-On va prier tous ensemble, Tantine, et si tu nous entends, tu prieras toi aussi. Donnons-nous la main et formons un cercle avec elle; Mado, approche-toi, mettons-nous à genoux. C'était un peu étroit, autour du lit de la malade, mais on y est arrivés. Je tenais sa main droite, Mado sa main gauche et nous étions reliés aux autres, la tête baissée, dans un grand recueillement. Je m'adressai à mon Père dans le langage simple que j'utilisais toujours quand je Lui parlais. Mado ne pleurait plus, elle avait posé sa joue sur la main de sa mère et murmurait: Maman, je t'aime, Maman, je t'aime, Maman, je t'aime... et tout à coup, elle s'arrêta. Moi aussi, je m'arrêtai. Nous nous sommes regardés, tous les deux, une interrogations à laquelle nous ne pouvions répondre... Mado avait, comme moi senti un frémissement. Nos regards se reportèrent sur le visage de la malade: ses cils semblaient frémir.
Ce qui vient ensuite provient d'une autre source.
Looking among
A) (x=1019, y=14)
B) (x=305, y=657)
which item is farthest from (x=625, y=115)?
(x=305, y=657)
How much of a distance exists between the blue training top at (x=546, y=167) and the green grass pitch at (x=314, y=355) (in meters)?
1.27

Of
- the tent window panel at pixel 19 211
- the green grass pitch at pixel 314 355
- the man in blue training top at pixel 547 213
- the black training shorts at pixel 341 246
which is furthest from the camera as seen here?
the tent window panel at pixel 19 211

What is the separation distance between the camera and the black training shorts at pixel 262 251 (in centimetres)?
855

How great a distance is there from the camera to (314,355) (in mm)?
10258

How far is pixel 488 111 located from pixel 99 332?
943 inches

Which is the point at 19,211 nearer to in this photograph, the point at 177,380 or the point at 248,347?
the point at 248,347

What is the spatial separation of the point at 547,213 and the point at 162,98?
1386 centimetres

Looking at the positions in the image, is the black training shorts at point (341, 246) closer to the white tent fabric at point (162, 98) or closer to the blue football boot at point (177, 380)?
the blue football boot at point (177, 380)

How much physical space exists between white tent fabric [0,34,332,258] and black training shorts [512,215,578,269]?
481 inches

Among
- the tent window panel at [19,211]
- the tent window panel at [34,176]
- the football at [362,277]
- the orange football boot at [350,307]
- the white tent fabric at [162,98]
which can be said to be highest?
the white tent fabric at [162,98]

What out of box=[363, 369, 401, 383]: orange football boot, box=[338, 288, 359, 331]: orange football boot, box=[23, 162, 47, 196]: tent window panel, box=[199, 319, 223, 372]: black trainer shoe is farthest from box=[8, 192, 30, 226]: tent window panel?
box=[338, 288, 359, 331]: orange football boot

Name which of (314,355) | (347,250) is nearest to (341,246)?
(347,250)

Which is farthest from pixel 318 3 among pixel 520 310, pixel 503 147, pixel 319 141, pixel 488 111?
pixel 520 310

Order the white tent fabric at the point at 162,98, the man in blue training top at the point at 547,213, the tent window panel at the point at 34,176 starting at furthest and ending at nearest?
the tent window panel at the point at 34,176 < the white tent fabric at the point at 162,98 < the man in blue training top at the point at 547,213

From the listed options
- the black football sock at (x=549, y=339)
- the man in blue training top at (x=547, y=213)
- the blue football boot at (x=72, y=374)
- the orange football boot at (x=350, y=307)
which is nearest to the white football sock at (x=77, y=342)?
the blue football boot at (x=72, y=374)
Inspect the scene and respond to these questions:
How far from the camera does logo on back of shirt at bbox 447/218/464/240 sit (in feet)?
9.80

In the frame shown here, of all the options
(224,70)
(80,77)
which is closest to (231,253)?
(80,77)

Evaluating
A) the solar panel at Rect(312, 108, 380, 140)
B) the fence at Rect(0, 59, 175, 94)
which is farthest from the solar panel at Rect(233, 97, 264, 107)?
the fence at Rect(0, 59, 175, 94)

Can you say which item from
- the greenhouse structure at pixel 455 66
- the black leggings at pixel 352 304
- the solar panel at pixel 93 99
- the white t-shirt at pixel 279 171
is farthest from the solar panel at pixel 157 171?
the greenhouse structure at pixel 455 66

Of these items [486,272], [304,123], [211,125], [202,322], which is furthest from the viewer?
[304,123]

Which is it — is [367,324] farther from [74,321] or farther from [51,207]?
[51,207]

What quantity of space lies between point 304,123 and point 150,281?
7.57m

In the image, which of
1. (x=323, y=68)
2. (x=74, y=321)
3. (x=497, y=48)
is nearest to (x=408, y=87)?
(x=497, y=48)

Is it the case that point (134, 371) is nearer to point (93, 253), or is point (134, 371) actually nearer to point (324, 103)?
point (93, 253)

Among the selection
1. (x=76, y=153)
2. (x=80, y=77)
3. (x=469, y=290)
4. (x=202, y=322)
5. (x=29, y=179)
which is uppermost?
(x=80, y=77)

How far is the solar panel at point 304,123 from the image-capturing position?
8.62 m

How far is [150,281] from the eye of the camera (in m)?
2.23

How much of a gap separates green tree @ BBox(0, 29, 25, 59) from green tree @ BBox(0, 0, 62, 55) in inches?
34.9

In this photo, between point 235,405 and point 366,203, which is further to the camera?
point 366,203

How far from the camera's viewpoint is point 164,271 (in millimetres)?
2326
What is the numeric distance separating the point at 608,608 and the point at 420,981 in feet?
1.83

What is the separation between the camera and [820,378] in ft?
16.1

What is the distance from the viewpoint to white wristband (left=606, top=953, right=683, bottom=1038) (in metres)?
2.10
Mon coeur qui était resté gonflé depuis que le rayon lumineux y était entré, reprit soudain sa taille normale. Ma tante ouvrit les yeux. Je compris que le rayon divin était passé de mon coeur au sien; elle était de nouveau parmi nous. Six hurlements de joie se firent entendre. Les infirmières accoururent, inquiètes, constatèrent que les yeux de ma tante étaient ouverts et coururent chercher le médecin en criant au miracle. Le docteur ouvrit la porte de la chambre à la volée, s'approcha à grandes enjambées et, nous toisant d'un regard glacial: Sortez tous, dit-il, c'est un vrai capharnaüm ici ! Nous avons obtempéré en traînant les pieds. Mado n'avait pas lâché la main de sa mère et riait en la regardant, semblant n'avoir rien entendu. Vous aussi, mademoiselle, poursuivit l'homme de l'art. Une infirmière la prit doucement par les épaules et la poussa jusqu'à nous qui sortions de mauvaise grâce.
-Attendez dans le couloir, il va faire les examens qui s'imposent et puis il vous rappellera, dit la brave femme. Le quart d'heure qui fut nécessaire pour "les examens qui s'imposent" nous sembla une éternité. Notre joie exaltée nous avait quittés et nous étions de nouveau inquiets. Quand le docteur apparut, un vague sourire flottait sur ses lèvres. Tantine était vraiment revenue parmi les vivants; il n'y avait aucune explication, mais il n'y en a jamais, alors...
-Non, non, elle ne va pas sortir maintenant. Nous la gardons sous surveillance par sécurité cette nuit et encore demain. Elle a été secouée, vous savez, mais je crois qu'elle ne présente aucune séquelle, et ça, c'est le plus étonnant. Rentrez chez vous, je vous appelle dès que je suis en mesure de la faire sortir. Mado obtint la permission de retourner dans la chambre pour embrasser sa mère. Elle put constater que tout allait bien. Dans le bus qui nous ramenait, nous chantions à tue-tête les vielles chansons de marche que nous avions apprises quand nous étions petits.